As the gentle prostitute befriended by Jekyll and terrorized by Hyde, Chelsea Paradiso as Lucy owns every song she sings and every moment she’s on stage. Her consistently soulful, standout performances include lovely numbers such as “Someone Like You” and “A New Life.”
Veteran actors Rohrer and Wilson also act and sing very well in their pivotal roles.
Hartsfield has assembled a delightful, eclectic ensemble — Curt Somers (who also appears as Spider), Ronald Araujo (Poole), Emily Simmons (Bisset), Delaney McGinnis (Newsboy), Pase (Patient), Robert Cicconetti, Taylor Cusak, Marge McGugan, Leslie Robinson, Megan Safko and Miranda Snyder — to create color and comic relief.
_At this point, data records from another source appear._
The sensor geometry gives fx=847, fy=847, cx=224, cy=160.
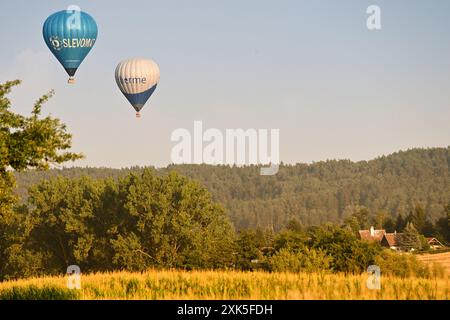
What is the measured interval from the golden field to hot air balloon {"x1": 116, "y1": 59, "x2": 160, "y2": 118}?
4111 cm

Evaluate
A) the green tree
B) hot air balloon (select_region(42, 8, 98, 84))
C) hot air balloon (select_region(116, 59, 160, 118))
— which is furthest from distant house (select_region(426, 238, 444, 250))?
the green tree

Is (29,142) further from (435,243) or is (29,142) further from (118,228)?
(435,243)

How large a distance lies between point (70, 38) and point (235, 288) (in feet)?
127

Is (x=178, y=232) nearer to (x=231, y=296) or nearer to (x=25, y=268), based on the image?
(x=25, y=268)

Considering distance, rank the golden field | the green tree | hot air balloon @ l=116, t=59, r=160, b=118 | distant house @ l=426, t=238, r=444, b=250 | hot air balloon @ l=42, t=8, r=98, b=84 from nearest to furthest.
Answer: the golden field → the green tree → hot air balloon @ l=42, t=8, r=98, b=84 → hot air balloon @ l=116, t=59, r=160, b=118 → distant house @ l=426, t=238, r=444, b=250

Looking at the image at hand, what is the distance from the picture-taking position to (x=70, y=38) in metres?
58.6

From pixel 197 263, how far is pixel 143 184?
18989mm

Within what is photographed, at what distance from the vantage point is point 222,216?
10262 centimetres

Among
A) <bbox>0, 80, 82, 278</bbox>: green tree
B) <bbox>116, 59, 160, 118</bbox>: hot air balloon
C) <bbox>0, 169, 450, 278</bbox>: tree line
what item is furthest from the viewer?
<bbox>0, 169, 450, 278</bbox>: tree line

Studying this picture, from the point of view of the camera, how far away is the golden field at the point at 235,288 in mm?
20562

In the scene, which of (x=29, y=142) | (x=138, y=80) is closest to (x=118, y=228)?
(x=138, y=80)

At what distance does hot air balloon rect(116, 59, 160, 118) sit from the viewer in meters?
68.9

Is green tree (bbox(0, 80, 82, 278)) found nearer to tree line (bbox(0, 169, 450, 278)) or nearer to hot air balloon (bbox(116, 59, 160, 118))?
hot air balloon (bbox(116, 59, 160, 118))
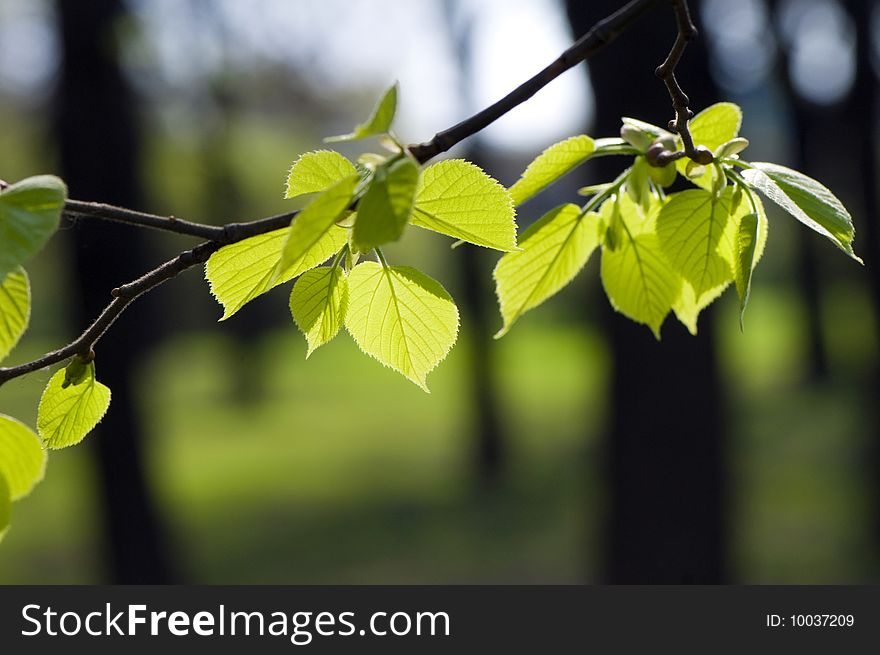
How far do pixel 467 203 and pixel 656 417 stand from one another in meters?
3.35

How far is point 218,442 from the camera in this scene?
450 inches

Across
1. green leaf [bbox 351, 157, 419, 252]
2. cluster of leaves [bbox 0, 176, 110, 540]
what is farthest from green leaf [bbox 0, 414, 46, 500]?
green leaf [bbox 351, 157, 419, 252]

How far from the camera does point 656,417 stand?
3.68 m

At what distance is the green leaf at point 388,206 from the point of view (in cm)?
37

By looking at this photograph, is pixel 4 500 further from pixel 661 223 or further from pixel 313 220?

Together, they shine in song and dance, but particularly when creating a spine-chilling surprise in Somers’ solo, “Façade — Reprise 2 (Spider’s Song).”
“Jekyll and Hyde” continues through May 19 Laurel Mill Playhouse, 508 Main St., with Friday and Saturday performances at 8 p.m. and Sunday matinee performances May 12 and 19 at 2 p.m. General admission is $22; seniors 65 and older pay $17. For tickets, go to laurelmillplayhouse.org.